_ENTRIES SHOWN_

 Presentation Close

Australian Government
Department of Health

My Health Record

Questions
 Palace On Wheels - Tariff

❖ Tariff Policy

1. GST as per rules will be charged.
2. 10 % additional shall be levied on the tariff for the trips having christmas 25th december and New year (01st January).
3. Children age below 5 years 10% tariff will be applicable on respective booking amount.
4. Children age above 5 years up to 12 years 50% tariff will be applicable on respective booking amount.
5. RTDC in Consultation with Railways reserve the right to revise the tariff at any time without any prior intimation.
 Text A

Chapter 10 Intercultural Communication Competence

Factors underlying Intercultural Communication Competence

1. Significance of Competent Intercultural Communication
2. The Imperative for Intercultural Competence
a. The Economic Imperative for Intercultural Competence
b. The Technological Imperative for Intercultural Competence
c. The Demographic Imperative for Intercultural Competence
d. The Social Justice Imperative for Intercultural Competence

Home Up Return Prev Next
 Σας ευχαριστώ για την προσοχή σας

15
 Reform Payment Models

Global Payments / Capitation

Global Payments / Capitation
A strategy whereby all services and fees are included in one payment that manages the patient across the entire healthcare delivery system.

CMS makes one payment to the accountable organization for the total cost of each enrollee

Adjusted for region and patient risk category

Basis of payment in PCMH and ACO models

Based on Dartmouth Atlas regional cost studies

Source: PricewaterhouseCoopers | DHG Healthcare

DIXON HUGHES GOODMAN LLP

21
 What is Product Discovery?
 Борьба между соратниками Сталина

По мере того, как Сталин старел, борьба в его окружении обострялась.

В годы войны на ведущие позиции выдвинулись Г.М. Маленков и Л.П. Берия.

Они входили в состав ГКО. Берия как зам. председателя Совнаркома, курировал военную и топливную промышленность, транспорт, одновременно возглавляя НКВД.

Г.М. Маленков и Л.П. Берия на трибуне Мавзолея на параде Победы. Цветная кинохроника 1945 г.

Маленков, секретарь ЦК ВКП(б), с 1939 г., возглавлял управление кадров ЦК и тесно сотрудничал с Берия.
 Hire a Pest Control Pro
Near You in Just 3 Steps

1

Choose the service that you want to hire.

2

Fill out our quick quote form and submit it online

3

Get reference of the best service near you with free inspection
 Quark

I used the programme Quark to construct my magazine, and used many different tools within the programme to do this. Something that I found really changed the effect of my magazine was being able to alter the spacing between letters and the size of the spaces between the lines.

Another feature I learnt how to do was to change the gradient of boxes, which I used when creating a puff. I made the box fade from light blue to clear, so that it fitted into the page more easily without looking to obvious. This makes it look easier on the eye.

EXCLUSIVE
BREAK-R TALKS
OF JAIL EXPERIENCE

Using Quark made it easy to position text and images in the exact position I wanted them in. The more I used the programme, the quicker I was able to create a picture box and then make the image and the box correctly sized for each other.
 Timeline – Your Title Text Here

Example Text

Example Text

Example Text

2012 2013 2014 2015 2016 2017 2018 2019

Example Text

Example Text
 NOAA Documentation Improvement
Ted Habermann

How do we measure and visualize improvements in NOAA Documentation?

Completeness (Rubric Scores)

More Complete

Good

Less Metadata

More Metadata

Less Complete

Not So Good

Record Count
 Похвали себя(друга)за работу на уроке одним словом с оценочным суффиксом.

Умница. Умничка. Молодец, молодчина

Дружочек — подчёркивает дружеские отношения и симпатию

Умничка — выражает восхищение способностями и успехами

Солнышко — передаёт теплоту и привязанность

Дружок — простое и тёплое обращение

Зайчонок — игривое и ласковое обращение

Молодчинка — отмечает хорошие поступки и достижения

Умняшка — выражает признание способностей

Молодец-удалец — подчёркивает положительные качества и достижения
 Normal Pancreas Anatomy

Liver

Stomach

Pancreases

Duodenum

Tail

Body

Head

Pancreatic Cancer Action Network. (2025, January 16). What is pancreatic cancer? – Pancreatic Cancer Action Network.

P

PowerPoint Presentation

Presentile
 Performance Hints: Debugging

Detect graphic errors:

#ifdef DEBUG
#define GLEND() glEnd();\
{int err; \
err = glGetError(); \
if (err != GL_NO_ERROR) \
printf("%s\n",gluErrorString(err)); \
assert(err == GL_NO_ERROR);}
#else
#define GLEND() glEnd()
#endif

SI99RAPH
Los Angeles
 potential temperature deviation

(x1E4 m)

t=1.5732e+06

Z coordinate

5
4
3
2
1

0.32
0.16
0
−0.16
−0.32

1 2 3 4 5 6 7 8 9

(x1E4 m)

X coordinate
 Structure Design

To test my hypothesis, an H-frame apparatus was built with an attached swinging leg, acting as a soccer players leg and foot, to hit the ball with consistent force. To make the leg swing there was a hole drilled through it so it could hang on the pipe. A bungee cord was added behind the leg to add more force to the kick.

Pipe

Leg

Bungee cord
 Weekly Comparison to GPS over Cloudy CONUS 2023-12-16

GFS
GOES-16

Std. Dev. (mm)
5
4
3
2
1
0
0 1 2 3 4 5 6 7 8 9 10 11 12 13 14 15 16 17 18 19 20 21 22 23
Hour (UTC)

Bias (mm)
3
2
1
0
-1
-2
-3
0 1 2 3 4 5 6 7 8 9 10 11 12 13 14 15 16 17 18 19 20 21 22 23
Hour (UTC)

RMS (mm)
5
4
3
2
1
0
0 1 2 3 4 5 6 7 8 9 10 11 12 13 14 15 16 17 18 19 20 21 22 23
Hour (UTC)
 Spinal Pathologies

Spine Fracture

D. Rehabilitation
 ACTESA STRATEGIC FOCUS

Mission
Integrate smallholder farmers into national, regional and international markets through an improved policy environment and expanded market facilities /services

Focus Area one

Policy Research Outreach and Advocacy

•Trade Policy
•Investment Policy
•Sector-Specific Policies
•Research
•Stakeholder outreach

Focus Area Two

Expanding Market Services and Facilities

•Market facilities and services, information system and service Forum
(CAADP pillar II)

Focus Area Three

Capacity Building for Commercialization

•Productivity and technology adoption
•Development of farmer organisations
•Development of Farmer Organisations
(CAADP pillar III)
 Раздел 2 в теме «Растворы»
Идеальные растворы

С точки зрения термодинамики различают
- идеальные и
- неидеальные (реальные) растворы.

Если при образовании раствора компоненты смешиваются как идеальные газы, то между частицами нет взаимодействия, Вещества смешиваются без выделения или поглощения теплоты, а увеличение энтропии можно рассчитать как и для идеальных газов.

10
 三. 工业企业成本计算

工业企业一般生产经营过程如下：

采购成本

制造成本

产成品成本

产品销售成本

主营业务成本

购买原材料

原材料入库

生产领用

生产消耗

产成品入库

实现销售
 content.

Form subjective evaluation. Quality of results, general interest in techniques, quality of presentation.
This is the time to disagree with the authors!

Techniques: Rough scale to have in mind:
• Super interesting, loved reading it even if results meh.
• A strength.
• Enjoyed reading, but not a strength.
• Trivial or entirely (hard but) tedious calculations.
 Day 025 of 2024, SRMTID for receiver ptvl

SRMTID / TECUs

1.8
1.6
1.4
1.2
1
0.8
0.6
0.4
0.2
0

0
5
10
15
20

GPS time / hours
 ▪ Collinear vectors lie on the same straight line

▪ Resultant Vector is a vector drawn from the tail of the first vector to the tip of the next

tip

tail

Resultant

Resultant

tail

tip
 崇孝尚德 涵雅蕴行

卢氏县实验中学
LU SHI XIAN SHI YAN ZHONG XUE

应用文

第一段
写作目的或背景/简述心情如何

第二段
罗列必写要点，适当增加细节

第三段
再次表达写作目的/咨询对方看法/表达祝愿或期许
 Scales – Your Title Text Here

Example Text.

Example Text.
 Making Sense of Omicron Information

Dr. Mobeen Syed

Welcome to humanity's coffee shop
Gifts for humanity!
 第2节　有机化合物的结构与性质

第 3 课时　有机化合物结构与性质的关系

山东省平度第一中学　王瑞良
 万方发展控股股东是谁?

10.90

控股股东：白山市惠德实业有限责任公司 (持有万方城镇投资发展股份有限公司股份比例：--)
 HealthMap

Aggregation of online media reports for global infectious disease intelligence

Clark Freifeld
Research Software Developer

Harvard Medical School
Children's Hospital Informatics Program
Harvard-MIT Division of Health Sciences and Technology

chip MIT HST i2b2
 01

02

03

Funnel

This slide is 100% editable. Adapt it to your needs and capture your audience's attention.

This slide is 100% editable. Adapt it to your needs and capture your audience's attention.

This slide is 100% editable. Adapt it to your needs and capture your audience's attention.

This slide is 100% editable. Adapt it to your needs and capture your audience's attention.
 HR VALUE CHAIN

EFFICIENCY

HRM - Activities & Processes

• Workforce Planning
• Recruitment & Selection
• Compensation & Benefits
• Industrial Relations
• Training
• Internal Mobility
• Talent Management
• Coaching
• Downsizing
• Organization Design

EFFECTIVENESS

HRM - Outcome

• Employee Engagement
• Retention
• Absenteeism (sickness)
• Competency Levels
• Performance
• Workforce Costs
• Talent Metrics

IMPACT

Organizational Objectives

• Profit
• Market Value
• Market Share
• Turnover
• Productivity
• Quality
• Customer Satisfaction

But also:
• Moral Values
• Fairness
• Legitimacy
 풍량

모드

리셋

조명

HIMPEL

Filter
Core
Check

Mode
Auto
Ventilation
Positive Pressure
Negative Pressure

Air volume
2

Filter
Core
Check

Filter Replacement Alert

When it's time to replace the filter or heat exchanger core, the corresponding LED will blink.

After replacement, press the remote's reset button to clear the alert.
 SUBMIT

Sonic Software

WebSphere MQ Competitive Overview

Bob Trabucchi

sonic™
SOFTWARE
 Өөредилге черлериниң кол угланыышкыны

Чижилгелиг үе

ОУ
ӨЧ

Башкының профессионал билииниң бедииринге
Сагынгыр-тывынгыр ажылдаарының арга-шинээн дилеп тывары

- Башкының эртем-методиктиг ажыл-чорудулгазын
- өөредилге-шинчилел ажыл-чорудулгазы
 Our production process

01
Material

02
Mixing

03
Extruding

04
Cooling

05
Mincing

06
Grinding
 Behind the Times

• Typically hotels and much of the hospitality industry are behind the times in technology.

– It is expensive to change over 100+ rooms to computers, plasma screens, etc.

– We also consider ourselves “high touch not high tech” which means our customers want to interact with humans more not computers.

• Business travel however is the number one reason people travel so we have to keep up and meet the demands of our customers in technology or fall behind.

_YOUR TASK_
From the listing above, copy all lines holding the word "regional".

_EXERCISE OUTPUT_
Based on Dartmouth Atlas regional cost studies
Integrate smallholder farmers into national, regional and international markets through an improved policy environment and expanded market facilities /services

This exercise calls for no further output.